This is a huge win over sum/union, especially when there are many squares containing many possible letters. It does have one major drawback, though. The sum/union bound took advantage of the fact that each word could only be found once. With the max/no mark bound, the bookkeeping for this becomes completely intractable. The words we find by making a choice on one square may affect the results of a choice somewhere else. We can’t make the choices independently. The optimal set of choices becomes an optimization problem in its own right.
Rather than deal with this, max/no mark just throws up its hands. This is what the “no mark” refers to. In the past, we’ve recorded the words we find by marking the Trie. By not marking the Trie with found words, we accept that we’ll double-count words sometimes. But it still winds up being an excellent upper bound.
Lets try some of our previous examples:
{a,e,i,o,u} | {a,e,i,o,u} | r |
{b,c,d,f,g,h} | a | t |
d | e | {r,s,t,v} |
sum/union: 2880 | ||
max/no mark: 1307 |
Alternating vowels and consonants:
{a,e,i,o,u} | {b-d,f-h,j-n,p-t,v-z} | {a,e,i,o,u} |
{b-d,f-h,j-n,p-t,v-z} | {a,e,i,o,u} | {b-d,f-h,j-n,p-t,v-z} |
{a,e,i,o,u} | {b-d,f-h,j-n,p-t,v-z} | {a,e,i,o,u} |
sum/union: 195944 | ||
max/no mark: 15692 |
A class that can be entirely eliminated:
{b,d,f,g,j,k,m,p,v,w,x,z} | a | {s,y} |
{i,o,u} | y | a |
{s,y} | {c,h,l,n,r,t} | {c,h,l,n,r,t} |
sum/union: 2497 | ||
max/no mark: 447 |
max/no mark isn’t always better than sum/union:
{b,d} | a | {b,d} |
a | {b,d} | a |
{b,d} | a | {b,d} |
sum/union: 9 | ||
max/no mark: 132 |
This is something of a worst-case because, while there are relatively few distinct words, there are many different ways to find them.
Putting it all together
Our two bounds do well in different situations. max/no mark works best when there are lots of choices to be made on particular cells and there are relatively few ways to make any particular word. sum/union works best when there are lots of possibilities but relatively few distinct words. Putting them together results in a bound that’s good enough to find the best 3×3 boggle board using the technique described at the beginning of this post.

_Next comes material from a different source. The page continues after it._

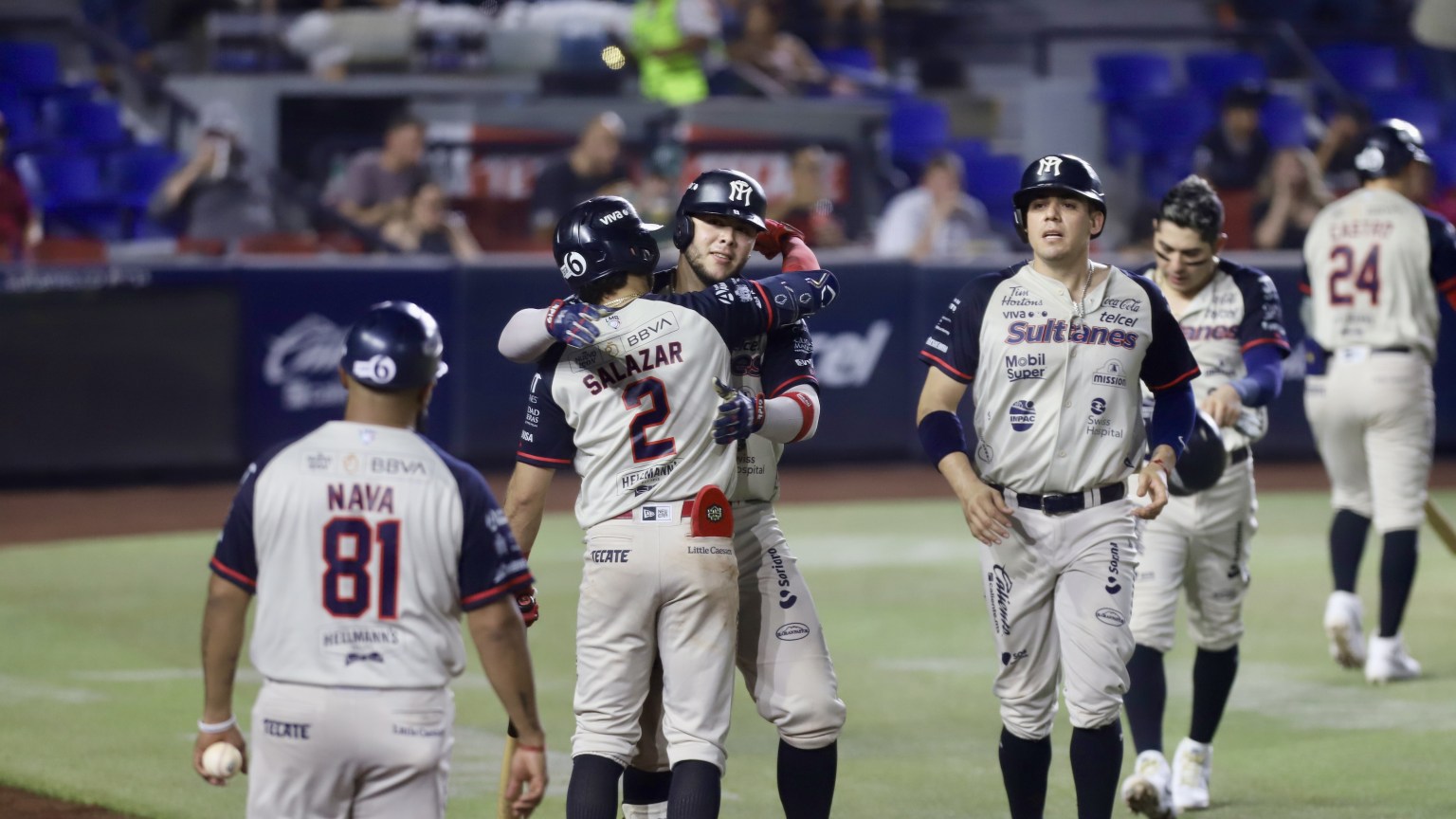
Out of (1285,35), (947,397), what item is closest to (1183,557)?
(947,397)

Given an initial class of boards, we wind up with what I call a “breaking tree”. If the initial class has an upper bound less than 545 points, then we’re done. Otherwise, we pick a cell to split and try each possibility.
Here’s a relatively small breaking tree that results from running this program:
$ ./3x3/ibucket_breaker --best_score 520 --break_class "bdfgjkmpvwxz a sy iou xyz aeiou sy chlnrt chlnrt" ( 0%) (0;1/1) bdfgjkmpvwxz a sy iou xyz aeiou sy chlnrt chlnrt (820, 77760 reps) split cell 4 (xyz) Will evaluate 3 more boards... ( 0%) (1;1/3) bdfgjkmpvwxz a sy iou x aeiou sy chlnrt chlnrt (475, 25920 reps) (33.333%) (1;2/3) bdfgjkmpvwxz a sy iou y aeiou sy chlnrt chlnrt (703, 25920 reps) split cell 5 (aeiou) Will evaluate 5 more boards... (33.333%) (2;1/5) bdfgjkmpvwxz a sy iou y a sy chlnrt chlnrt (447, 5184 reps) ( 40%) (2;2/5) bdfgjkmpvwxz a sy iou y e sy chlnrt chlnrt (524, 5184 reps) split cell (iou) 3 Will evaluate 3 more boards... ( 40%) (3;1/3) bdfgjkmpvwxz a sy i y e sy chlnrt chlnrt (346, 1728 reps) (42.222%) (3;2/3) bdfgjkmpvwxz a sy o y e sy chlnrt chlnrt (431, 1728 reps) (44.444%) (3;3/3) bdfgjkmpvwxz a sy u y e sy chlnrt chlnrt (339, 1728 reps) (46.667%) (2;3/5) bdfgjkmpvwxz a sy iou y i sy chlnrt chlnrt (378, 5184 reps) (53.333%) (2;4/5) bdfgjkmpvwxz a sy iou y o sy chlnrt chlnrt (423, 5184 reps) ( 60%) (2;5/5) bdfgjkmpvwxz a sy iou y u sy chlnrt chlnrt (318, 5184 reps) (66.667%) (1;3/3) bdfgjkmpvwxz a sy iou z aeiou sy chlnrt chlnrt (509, 25920 reps)
The numbers in parentheses are the upper bounds. When they get below 520 (the parameter I set on the command line), a sub-class is fully broken.
Using this technique and the following partition of the 26 letters:
I was able to go through all 262,144 (=4^9) board classes in about six hours on a single machine. This resulted in the boards I listed in the last post. Six hours is a big improvement over two years!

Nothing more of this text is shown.